Replace the default data grids in Jupyter Labs with AG-Grid
The default data grid that displays data frames is ok but can be better. AG-Grid is regarded as one of the best data grids out there, and below I will show you how to use it to replace the default data grid in order to enable features such as sorting, filtering, column reordering, grouping, aggregations, and many more.
1. AG-Grid is enabled in Python through a library called IPYAGGRID.
First, we must install the library using pip. In a cell, type:
pip install ipyaggrid
Note: Ensure that you are using compatible versions of Python (>=3.6) and Jupyter Notebook. You may also need to install additional dependencies such as ipywidgets
.
2. Next, we need to put a new startup script to set up the data grid config.
Open a terminal and type:
nano ~/.ipython/profile_default/startup/ipyaggrid_init.py
adjust path if your startup directory is somewhere else.

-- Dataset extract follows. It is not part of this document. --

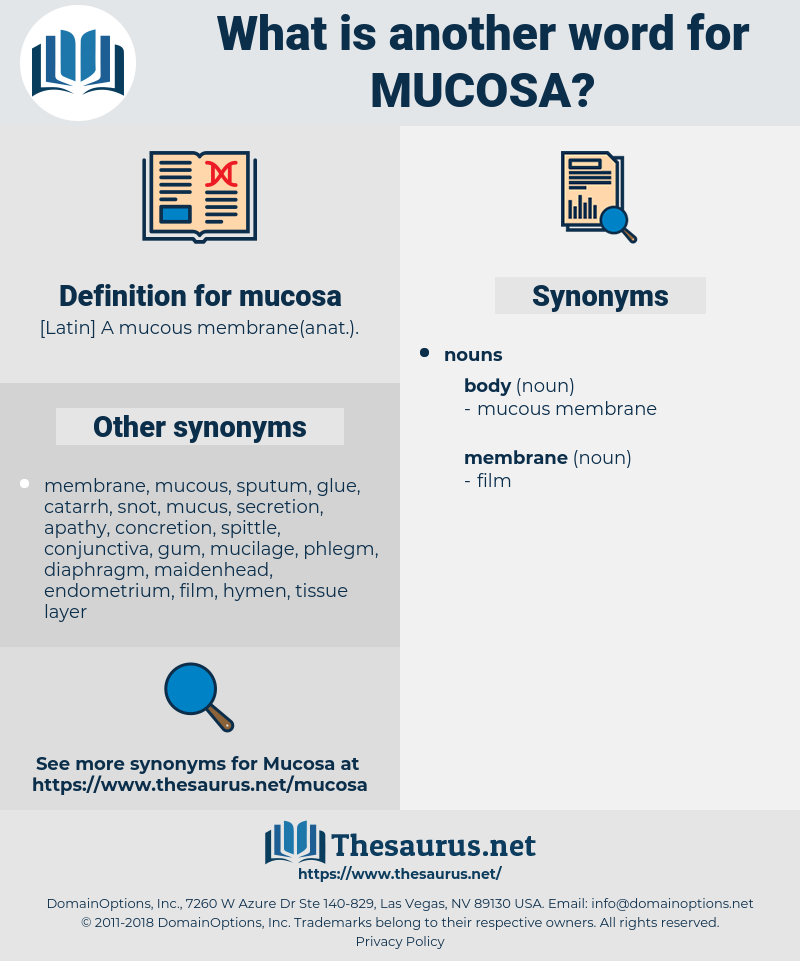 mucosa, synonym mucosa, another word for mucosa, words like mucosa, thesaurus mucosa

3. Paste in the following code:
import pandas as pd
from ipyaggrid import Grid
# Constants
AGGRID_HEIGHT = 500
STANDARD_GRID_OPTIONS = {
'defaultColDef': {
'resizable': True,
'sortable': True,
'filter': True,
},
'enableValue': True,
'enableRowGroup': True,
'statusBar': {
'statusPanels': [
{'statusPanel': 'agTotalAndFilteredRowCountComponent', 'align': 'left'},
{'statusPanel': 'agAggregationComponent', 'statusPanelParams': {'aggFuncs': ['avg', 'sum', 'count', 'min', 'max']}}
]
},
'groupIncludeTotalFooter': True,
'enableRangeSelection': True,
}
ADDITIONAL_GRID_OPTIONS = {}
def display_ipyaggrid(df):
"""
Display a pandas DataFrame using ipyaggrid with custom grid options.
Parameters:
df (pd.DataFrame): DataFrame to be displayed.
"""
try:
columnDefs = [
{
'headerName': col,
'field': col,
'enableRowGroup': True,
'aggFunc': 'sum' if pd.api.types.is_numeric_dtype(df[col]) else None,
} for col in df.columns
]
grid_options = {**STANDARD_GRID_OPTIONS, **ADDITIONAL_GRID_OPTIONS}
grid_options['columnDefs'] = columnDefs
grid = Grid(
grid_data=df.to_dict('records'),
grid_options=grid_options,
columns_fit="auto",
quick_filter=True,
height=AGGRID_HEIGHT
)
display(grid)
except Exception as e:
print(f"Error displaying DataFrame with ipyaggrid: {e}")
def pivot_dataframe(df):
"""
Pivot a DataFrame for better display when there are few rows and many columns.
Parameters:
df (pd.DataFrame): DataFrame to be pivoted.
Returns:
pd.DataFrame: Pivoted DataFrame.
"""
try:
pivoted_df = df.T
pivoted_df.columns = [f'Record_{i+1}' for i in range(len(df))]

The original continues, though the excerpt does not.